In this notebook, we will explore how to use the Pandas library to manipulate and analyze data. Pandas is an essential tool in any data science project. You will learn how to load data, explore it, and manipulate it effectively using `DataFrame`.

## Objectives

- Learn how to load data into a `DataFrame`
- Understand the difference between indices and indexes
- Manipulate `DataFrame` (selection, adding/removing columns, filtering)
- Apply simple operations on data (averages, groupings)
- Save results in different formats

## 1. Import Pandas and Load Data

```{code-cell} ipython3
import pandas as pd

# Load a sample dataset
url = "https://raw.githubusercontent.com/mwaskom/seaborn-data/master/tips.csv"
data = pd.read_csv(url)

# Show the first few rows of the DataFrame
data.head()
```

We have loaded a dataset with `pd.read_csv()` from a URL. This function can also be used to load local files (e.g., `.csv`, `.txt`).

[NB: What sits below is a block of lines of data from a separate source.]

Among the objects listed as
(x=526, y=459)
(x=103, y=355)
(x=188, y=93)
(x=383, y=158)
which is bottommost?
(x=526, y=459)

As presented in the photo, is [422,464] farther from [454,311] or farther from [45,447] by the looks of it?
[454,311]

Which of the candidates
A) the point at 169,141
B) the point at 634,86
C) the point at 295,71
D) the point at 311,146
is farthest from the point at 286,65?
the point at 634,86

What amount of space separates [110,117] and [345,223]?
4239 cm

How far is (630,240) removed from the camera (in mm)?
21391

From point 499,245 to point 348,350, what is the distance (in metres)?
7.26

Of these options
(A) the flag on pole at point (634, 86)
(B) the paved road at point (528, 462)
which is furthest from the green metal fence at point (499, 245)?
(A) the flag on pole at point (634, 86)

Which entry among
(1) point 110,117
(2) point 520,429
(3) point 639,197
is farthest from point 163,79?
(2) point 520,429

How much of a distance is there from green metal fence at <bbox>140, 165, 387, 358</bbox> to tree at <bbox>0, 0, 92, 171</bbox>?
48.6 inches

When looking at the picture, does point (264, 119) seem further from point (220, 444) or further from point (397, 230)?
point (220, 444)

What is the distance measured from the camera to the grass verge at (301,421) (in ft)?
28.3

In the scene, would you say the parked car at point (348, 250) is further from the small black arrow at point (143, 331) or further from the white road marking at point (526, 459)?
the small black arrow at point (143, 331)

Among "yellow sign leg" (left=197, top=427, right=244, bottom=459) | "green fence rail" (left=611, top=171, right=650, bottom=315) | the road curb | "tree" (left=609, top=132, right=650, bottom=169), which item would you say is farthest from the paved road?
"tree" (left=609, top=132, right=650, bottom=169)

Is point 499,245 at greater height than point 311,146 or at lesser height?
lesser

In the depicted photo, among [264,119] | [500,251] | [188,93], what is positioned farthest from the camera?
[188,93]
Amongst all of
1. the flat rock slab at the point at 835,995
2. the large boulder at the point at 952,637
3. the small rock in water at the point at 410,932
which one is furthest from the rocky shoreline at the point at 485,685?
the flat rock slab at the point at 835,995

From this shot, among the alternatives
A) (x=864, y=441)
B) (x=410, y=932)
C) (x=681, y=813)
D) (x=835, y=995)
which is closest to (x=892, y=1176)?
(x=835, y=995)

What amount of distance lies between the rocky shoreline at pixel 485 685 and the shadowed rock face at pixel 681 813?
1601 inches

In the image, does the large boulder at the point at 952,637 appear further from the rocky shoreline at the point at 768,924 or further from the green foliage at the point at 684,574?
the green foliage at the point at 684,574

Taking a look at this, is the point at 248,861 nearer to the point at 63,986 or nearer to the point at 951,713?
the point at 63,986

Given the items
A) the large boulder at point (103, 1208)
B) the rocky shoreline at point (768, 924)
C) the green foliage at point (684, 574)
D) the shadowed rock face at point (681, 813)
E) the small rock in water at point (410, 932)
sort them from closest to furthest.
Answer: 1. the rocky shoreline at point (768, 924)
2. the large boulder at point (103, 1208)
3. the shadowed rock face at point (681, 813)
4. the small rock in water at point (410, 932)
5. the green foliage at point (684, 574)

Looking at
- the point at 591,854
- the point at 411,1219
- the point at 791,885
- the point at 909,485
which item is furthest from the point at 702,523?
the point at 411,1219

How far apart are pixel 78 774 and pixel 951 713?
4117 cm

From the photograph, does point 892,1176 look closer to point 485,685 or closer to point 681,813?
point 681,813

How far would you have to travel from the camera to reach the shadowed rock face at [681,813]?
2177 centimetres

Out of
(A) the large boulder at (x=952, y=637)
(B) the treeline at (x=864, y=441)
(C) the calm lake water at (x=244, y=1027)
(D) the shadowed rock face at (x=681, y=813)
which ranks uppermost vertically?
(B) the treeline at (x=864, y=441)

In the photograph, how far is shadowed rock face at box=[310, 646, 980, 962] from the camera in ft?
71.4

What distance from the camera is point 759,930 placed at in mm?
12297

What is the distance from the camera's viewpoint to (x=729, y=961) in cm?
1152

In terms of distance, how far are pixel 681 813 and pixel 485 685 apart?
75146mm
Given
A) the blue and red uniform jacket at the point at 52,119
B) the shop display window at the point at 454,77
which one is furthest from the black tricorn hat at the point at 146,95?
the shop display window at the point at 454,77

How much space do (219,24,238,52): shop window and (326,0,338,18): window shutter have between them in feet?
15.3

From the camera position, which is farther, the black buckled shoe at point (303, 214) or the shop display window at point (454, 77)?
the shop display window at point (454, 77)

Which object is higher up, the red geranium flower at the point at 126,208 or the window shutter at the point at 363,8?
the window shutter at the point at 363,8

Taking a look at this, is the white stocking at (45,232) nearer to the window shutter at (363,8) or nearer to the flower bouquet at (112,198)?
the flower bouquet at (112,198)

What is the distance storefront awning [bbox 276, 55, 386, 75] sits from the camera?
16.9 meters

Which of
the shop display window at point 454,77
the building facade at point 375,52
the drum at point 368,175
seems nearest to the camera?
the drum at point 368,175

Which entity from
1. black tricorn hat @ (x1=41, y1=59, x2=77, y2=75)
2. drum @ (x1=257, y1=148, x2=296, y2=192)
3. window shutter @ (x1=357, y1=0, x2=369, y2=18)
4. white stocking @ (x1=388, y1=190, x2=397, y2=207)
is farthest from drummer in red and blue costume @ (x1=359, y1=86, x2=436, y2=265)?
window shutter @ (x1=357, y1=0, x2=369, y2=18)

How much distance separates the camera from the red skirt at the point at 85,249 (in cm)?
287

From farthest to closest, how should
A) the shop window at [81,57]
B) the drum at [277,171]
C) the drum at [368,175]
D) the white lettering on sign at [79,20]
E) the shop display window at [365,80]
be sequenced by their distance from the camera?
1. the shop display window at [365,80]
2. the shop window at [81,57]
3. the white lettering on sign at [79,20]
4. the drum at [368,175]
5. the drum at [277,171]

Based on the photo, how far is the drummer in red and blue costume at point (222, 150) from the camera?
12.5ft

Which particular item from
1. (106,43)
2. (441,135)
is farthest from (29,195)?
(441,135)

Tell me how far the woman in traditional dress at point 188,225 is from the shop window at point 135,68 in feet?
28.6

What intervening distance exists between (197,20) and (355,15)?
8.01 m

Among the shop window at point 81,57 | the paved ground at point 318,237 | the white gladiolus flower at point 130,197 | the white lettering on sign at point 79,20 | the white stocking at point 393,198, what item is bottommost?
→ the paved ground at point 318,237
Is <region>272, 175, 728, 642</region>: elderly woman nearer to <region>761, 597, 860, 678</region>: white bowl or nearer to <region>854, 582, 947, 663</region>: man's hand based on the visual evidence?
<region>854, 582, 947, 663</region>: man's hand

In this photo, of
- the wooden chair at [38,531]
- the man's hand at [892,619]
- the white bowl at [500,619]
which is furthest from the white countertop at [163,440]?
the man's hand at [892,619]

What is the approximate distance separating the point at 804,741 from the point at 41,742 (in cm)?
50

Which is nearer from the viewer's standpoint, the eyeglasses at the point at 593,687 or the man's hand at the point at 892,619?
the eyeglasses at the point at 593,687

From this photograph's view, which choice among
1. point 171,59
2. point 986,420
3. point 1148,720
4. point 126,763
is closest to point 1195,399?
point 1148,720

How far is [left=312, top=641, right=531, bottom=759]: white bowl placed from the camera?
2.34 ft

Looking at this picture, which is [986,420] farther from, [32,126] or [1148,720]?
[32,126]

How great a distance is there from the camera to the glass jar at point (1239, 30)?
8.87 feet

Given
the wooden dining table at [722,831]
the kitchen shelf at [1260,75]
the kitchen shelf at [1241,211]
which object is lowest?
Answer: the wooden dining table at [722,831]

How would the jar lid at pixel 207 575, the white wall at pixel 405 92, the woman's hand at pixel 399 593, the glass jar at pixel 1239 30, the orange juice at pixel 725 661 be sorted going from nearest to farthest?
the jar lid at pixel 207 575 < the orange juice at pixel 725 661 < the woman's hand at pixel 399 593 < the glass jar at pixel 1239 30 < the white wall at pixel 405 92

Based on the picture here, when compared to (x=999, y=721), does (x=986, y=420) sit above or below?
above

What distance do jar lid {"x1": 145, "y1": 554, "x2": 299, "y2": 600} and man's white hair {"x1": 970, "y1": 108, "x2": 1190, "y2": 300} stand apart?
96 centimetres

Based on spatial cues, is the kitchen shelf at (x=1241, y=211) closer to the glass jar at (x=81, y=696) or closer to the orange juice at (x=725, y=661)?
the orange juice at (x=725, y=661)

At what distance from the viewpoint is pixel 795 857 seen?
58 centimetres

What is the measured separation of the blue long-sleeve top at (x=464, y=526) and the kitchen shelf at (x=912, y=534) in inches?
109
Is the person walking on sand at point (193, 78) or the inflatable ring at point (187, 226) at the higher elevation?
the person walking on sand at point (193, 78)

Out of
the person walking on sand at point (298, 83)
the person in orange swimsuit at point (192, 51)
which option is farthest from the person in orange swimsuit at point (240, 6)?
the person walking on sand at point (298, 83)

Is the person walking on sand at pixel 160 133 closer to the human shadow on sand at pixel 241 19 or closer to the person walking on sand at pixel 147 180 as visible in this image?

## 2. Manipulating `DataFrame`

### 2.1 Structure of a `DataFrame`
A `DataFrame` is a table of data with rows and columns. Each column has a name, and each row is identified by an index.

```{code-cell} ipython3
# Display information about the DataFrame
data.info()
```

### 2.2 Selecting Columns and Rows

You can access specific columns or rows by using column names or indexes.

```{code-cell} ipython3
# Select a column
data['total_bill'].head()

# Select multiple columns
data[['total_bill', 'tip']].head()

# Select a row (by index)
data.loc[0]

# Select multiple rows and columns
data.loc[0:5, ['total_bill', 'tip']]
```

### 2.3 Index vs Indices

The index in a `DataFrame` is the set of labels identifying each row, and it does not necessarily correspond to the row indices (which are just integers from 0 to N).

```{code-cell} ipython3
# Display the current index
data.index

# Change the DataFrame index
data.set_index('day', inplace=True)

# Check the new index
data.head()

# Reset the index to revert to default indices
data.reset_index(inplace=True)
```

## 3. Data Operations

### 3.1 Filtering and Conditions

We can filter rows based on specific conditions.

```{code-cell} ipython3
# Filter rows where the total bill is greater than 20
high_total_bill = data[data['total_bill'] > 20]
high_total_bill.head()
```

### 3.2 Adding or Removing Columns

You can easily add new columns derived from existing columns or remove unnecessary columns.

```{code-cell} ipython3
# Add a calculated column
data['tip_percent'] = data['tip'] / data['total_bill'] * 100

# Remove a column
data.drop(columns=['sex'], inplace=True)

data.head()
```

## 4. Descriptive Analysis and Grouping

### 4.1 Descriptive Statistics

Pandas makes it easy to get descriptive statistics on your data.

```{code-cell} ipython3
# Get descriptive statistics
data.describe()
```

### 4.2 Data Grouping

It is often useful to group data by one or more columns and apply computation functions.

```{code-cell} ipython3
# Compute the average tips by day
data.groupby('day')['tip'].mean()

# Count occurrences by day
data['day'].value_counts()
```

## 5. Saving Results

Once your data is manipulated, you can easily save it in different formats (CSV, Excel, etc.).

```{code-cell} ipython3
# Save to CSV
data.to_csv('modified_data.csv', index=False)

# Save to Excel
data.to_excel('modified_data.xlsx', index=False)
```

## Conclusion

This notebook has introduced you to the basics of Pandas. You have learned how to:
- Load data into a `DataFrame`
- Manipulate data (selection, adding columns)
- Perform simple analyses (grouping, calculations)
- Save results

Pandas is a powerful tool that will allow you to explore and analyze your data efficiently.